A new study by Benjamin Black and others in Geophysical Research Letters tries to do just this using partitioning—the way different elements will move into a crystal or stay in magma.
Black, a volcanologist at Rutgers University, doesn’t usually work on Martian rocks. “I remember when I started thinking about this project,” said Black, “I was really thinking hard about how to understand gas for enormous flood basalt eruptions [on Earth].” His colleagues started talking about understanding water in Martian magma and realized that Black had a “whole set of tools” that could be applied to Mars. He also knew that there was a large set of gamma ray spectroscopy (GRS) data for the Martian surface from NASA’s Mars Odyssey orbiter.

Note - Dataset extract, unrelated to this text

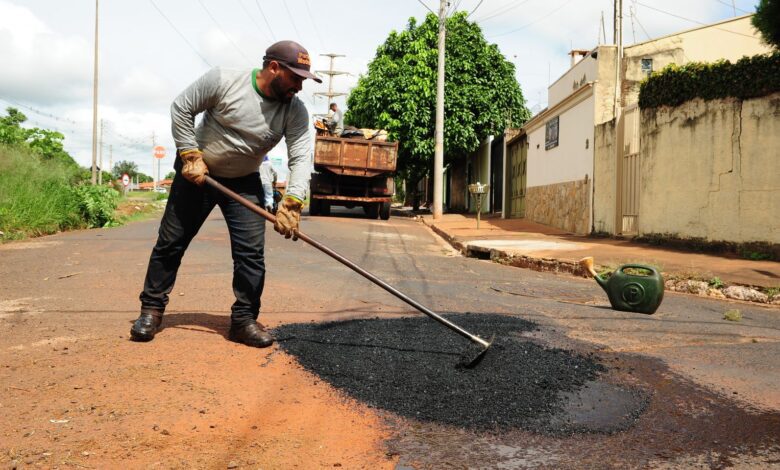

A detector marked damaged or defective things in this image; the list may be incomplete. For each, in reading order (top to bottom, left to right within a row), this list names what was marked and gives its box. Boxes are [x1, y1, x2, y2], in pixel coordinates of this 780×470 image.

dark asphalt patch [276, 314, 632, 432]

Although the GRS data set doesn’t include information about water, it does include information on elements that behave like water. Black and his colleagues identified one of them, thorium, as a proxy. This heavy radioactive element behaves much like water in basalt magma because it doesn’t tend to like to go into minerals that crystallize out of basalt. As a result, both thorium and water are liberated early in the process of melting mantle rocks.
This new method using thorium allows for a truly global estimate for water in Martian magma—and how much water it could have fed to the surface.
Martian Magmas and Mighty Eruptions
What researchers found was that over the past 3.7 billion years, Martian lavas have released enough water to cover Mars with up to 40 meters of the liquid. The thorium data suggest that Martian lavas were more heterogeneous when it comes to water earlier in the planet’s history and have become more water rich across the past 2 billion years (what is known as the Amazonian period on Mars), in which volcanism has been focused at giant volcanoes such as Olympus Mons.
Masaki Ogawa, an associate professor of planetary physics at the University of Tokyo at Komaba, said that these findings agree with his own numerical models of Martian planetary dynamics. Ogawa was not part of this study.
The water content of magma is also a strong indicator of how explosive an eruption could be: more water, more explosivity. It turns out that Martian magma doesn’t appear to have enough water (100–3,000 parts per million) to explain the highly explosive nature of volcanic deposits seen on the Red Planet.
Black and his colleagues think that water on the Martian surface might have helped drive explosive volcanism, much like mixing of magma and ocean water on Earth adds power to events like the January 2022 eruption at Hunga Tonga-Hunga Haʻapai.
The new research yields “significant implications regarding the eruption style and the evolution of composition, mineralogy, and physical properties of primary magmas on Mars.”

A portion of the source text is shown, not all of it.